The task of providing a surge arrester (1) which has a shorter response time is achieved in that the surge arrester (1) has a second ignition aid (10) for exciting the ignition of the spark gap (8), the first ignition aid (9) is arranged on the first end face (6) of the arc burner duct (3) and the second ignition aid (10) is arranged on the second end face (7) of the arc burner duct (3).

Description

The invention relates to a surge arrester for a surge protection device, with a housing, with an arc combustion channel formed in the housing, with a first electrode and with a second electrode, the electrodes being arranged in each case on an end face of the arc combustion channel and wherein between the first electrode and the A spark gap is formed in the second electrode, so that an arc arises between the two electrodes when the spark gap is ignited, and with a first ignition aid to excite the ignition of the spark gap.

Surge arresters in question with spark gaps are known in a large number from the prior art and are used to protect circuits, or devices and lines, from overvoltages. If overvoltages occur that are above the tolerance limit of the respective nominal voltage, the affected devices and cables must be short-circuited with the potential equalization in the shortest possible time.

An essential part of the surge arrester in question is at least one spark gap, which responds to a certain overvoltage, the so-called response voltage. If the spark gap ignites, an arc arises between the two electrodes of the surge arrester, via which the surge current is dissipated. This prevents overvoltages occurring in the circuit protected by the surge arrester which are greater than the response voltage of the spark gap.

Surge arresters with a spark gap have the advantage of a high surge current carrying capacity, but also the disadvantage of a relatively high and not particularly constant response voltage. For this reason, different types of ignition aids have long been used to ignite spark gaps, with the aid of which the response voltage of the spark gap or the surge arrester is reduced. With the help of the ignition aids, the air in the arc combustion chamber or the gas located in the arc combustion chamber is ionized, so that if the ionization is sufficient, the spark gap is ignited and the arc is thus formed.

A surge arrester of the type in question is, for example, of the generic type DE 103 38 835 A1 known. The surge arrester has two opposing electrodes and an ignition aid consisting of an ignition element and an ignition electrode. The ignition element and the ignition electrode are arranged in the vicinity of one of the two electrodes. When the overvoltage occurs, an initial arc is initially formed between the ignition electrode and the nearby electrode, by which the air in the arc combustion chamber is ionized. If there is sufficient ionization, the spark gap ignites between the two electrodes and the arc is formed.

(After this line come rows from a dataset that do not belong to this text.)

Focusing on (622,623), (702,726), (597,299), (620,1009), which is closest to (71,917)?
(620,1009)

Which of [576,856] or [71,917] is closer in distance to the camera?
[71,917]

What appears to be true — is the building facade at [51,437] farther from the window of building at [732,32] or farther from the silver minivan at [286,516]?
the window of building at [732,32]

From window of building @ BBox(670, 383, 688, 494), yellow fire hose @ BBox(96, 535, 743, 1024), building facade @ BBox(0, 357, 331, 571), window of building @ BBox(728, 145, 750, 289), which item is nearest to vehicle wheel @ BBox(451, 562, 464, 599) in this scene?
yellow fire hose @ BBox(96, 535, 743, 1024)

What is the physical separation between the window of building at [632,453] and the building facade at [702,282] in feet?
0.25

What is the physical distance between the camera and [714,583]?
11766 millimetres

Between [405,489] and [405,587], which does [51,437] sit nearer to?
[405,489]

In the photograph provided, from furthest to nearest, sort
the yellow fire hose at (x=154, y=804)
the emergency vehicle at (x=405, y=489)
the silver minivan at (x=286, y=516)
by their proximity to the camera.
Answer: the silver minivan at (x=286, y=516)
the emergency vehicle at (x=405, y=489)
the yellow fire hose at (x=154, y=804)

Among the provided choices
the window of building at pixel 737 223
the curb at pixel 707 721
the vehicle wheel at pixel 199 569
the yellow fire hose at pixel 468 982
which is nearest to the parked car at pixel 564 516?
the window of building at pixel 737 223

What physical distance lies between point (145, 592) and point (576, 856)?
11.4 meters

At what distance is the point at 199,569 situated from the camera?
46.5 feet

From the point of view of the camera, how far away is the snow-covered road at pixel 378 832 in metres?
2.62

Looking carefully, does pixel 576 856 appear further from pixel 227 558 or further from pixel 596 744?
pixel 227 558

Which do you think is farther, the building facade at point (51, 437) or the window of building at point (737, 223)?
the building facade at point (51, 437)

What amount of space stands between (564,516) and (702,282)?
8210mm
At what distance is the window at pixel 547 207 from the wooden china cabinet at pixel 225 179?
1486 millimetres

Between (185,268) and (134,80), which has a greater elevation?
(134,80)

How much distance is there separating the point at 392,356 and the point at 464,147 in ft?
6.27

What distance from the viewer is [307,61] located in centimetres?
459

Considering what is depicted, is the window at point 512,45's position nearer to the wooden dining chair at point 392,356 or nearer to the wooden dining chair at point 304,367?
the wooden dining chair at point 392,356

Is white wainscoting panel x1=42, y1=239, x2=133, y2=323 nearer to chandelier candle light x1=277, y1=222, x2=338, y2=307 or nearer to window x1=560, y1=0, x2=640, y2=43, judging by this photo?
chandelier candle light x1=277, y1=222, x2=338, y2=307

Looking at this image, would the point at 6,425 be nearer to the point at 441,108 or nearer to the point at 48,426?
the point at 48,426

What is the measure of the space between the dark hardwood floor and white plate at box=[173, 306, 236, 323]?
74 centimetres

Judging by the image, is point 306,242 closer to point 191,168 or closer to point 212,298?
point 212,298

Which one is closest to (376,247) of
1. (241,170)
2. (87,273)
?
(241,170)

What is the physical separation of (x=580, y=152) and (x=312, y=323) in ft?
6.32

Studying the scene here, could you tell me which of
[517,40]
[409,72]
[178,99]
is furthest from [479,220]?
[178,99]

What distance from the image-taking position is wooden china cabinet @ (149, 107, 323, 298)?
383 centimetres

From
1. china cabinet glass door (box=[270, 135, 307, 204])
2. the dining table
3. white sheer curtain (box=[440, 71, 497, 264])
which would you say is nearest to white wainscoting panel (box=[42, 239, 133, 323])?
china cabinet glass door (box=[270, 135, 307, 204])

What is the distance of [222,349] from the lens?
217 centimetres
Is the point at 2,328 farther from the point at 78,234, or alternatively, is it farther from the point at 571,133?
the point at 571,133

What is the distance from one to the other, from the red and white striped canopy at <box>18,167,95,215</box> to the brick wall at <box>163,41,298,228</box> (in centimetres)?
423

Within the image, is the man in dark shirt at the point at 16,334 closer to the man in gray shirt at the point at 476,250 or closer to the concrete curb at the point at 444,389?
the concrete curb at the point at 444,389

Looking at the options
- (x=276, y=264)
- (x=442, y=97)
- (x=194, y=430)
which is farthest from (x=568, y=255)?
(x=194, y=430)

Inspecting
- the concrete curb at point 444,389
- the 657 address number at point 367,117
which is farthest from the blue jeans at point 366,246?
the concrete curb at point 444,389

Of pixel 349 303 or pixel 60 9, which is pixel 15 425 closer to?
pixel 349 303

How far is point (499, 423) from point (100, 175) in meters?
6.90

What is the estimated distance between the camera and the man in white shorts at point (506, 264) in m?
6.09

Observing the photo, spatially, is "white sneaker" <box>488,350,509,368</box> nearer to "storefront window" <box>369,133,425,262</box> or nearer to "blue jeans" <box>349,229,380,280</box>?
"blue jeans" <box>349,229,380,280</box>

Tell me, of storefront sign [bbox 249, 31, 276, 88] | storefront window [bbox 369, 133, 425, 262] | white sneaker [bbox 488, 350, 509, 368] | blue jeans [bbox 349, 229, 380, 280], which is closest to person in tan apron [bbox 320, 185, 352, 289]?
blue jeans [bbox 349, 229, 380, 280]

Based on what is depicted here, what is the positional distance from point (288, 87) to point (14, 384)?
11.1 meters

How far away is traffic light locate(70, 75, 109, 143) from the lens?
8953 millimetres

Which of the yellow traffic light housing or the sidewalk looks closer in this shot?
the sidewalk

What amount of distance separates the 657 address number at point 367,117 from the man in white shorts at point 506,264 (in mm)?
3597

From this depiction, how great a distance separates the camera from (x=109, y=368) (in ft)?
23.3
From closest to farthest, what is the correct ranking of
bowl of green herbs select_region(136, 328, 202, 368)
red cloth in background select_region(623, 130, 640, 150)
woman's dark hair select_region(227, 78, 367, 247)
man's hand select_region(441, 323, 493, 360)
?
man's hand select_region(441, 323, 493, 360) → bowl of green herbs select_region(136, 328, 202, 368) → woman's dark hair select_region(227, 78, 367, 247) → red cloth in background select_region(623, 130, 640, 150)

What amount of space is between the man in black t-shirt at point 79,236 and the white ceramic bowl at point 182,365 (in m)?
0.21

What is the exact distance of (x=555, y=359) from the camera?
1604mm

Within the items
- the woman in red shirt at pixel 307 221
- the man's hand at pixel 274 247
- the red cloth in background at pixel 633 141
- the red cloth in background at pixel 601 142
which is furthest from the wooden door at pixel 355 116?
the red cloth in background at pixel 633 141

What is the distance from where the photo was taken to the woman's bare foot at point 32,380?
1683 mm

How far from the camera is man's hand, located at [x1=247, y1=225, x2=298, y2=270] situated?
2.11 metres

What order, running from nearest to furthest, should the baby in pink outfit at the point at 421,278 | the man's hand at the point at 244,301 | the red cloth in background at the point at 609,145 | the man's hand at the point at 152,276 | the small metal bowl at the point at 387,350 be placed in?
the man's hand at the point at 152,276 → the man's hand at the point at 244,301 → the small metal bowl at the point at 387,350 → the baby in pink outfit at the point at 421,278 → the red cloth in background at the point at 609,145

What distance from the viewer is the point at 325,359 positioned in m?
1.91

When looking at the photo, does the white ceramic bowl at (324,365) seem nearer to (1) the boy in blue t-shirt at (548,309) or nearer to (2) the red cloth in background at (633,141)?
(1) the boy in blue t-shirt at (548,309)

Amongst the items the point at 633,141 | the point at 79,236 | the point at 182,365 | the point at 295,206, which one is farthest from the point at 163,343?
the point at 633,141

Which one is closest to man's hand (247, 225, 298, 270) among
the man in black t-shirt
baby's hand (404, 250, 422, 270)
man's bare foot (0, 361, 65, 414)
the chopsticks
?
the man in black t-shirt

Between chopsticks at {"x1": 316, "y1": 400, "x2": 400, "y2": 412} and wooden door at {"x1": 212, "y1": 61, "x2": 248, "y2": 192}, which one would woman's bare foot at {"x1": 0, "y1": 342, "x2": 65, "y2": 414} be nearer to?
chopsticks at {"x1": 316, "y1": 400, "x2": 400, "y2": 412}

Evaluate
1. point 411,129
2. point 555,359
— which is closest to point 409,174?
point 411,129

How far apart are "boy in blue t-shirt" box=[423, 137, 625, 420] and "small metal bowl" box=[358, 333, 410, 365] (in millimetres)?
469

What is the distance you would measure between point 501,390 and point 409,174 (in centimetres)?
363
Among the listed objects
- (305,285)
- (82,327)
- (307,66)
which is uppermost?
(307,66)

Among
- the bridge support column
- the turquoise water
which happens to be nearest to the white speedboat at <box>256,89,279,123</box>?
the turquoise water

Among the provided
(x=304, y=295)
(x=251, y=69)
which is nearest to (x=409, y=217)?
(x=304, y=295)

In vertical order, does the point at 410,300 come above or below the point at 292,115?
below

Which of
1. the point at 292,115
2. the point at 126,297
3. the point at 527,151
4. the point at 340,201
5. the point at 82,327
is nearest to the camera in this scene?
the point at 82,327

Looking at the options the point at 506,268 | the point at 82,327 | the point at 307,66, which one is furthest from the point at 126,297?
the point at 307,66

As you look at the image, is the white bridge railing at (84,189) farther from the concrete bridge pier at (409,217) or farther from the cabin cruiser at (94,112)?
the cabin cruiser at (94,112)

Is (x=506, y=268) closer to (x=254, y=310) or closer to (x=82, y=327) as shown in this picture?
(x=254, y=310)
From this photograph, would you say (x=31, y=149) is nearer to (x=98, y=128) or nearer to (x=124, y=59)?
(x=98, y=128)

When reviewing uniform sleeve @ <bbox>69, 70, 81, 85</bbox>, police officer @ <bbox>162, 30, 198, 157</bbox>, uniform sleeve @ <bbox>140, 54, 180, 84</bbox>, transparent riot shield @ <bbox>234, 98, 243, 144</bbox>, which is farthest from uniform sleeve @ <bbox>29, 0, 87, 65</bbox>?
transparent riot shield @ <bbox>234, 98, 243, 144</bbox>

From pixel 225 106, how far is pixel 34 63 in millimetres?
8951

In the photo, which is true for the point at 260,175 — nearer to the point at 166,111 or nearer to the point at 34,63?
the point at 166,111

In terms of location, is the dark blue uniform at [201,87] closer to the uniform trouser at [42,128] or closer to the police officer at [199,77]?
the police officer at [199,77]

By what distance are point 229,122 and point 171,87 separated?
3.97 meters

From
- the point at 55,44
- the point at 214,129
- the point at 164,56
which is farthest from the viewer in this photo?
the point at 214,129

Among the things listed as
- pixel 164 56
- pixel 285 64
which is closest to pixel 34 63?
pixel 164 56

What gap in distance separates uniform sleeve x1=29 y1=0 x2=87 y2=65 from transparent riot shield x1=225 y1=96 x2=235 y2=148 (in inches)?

From the DE 10 2013 225 835 A1 A surge arrester with a series spark gap is known, a first spark gap being realized between a first electrode and a second electrode and a second spark gap being realized between a third electrode and a fourth electrode. Each of the two spark gaps has an ignition aid for exciting the ignition of the respective spark gap in the form of an ignition electrode, the first ignition electrode being arranged in the vicinity of the first electrode and the second ignition aid in the vicinity of the fourth electrode.

Also from the DE 10 2017 218 584 A1 a surge arrester with a spark gap formed between a first electrode and a second electrode is known. A third electrode and a fourth electrode, which act as ignition aids, are arranged in the middle of the two electrodes.

The ignition aids are usually part of an ignition circuit, which also includes a voltage-switching component. A disadvantage of the known surge arresters is that it takes some time for the spark gaps to ignite. Although the ignition times are in the range of a few microseconds, the components of the ignition circuit must withstand the surge currents until the spark gap is ignited.

The object of the invention is therefore to provide a surge arrester which has a shortened response time.

The object is achieved with the features of claim 1, namely in that the surge arrester has a second ignition aid for exciting the ignition of the spark gap. The first ignition aid is arranged on the first end face of the arc combustion channel and the second ignition aid is arranged on the second end side of the arc combustion channel. An electrode and an ignition aid are therefore arranged on each end face of the arc combustion channel.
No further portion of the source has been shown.